The Immigration and Customs Enforcement (ICE) announced the implementation of “The Parental Interests Directive,” a new policy on immigration and deportations aimed at protecting parents and ensuring that they are not separated from their children.
“ICE personnel should ensure that the agency’s immigration enforcement activities do not unnecessarily disrupt the parental rights of both alien parents or legal guardians of minor children,” the directive states.
Under the new directive by the Obama administration, ICE agents are free to consider the background of the immigrant they are taking into custody and use their own discretion in detaining and deporting undocumented immigrants. Although the policy will not prevent family separation completely or change the lives of children who have already had family members deported, the policy change urges immigration authorities to consider alternatives to detention for undocumented immigrants when minor children are involved.
In 2011, roughly 5,100 U.S. citizen children of undocumented immigrants who were detained or deported were living in foster care, according to an analysis by the Applied Research Center. That study estimated that 15,000 more children would end up in foster care by 2016 if high numbers of detention and deportation continued under the Obama administration.

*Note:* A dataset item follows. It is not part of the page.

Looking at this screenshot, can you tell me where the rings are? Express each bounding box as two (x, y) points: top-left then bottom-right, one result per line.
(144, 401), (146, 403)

“Our immigration system has the potential to inflict terrible damage on our most vulnerable citizens: children. This new directive is a necessary step toward protecting family unity, and we welcome ICE’s efforts to ensure that parents are not torn away from their children during – and after – deportation proceedings,” said National Immigration Law Center Executive Director Marielena Hincapie, who was happy to see a shift to a more humane immigration policy.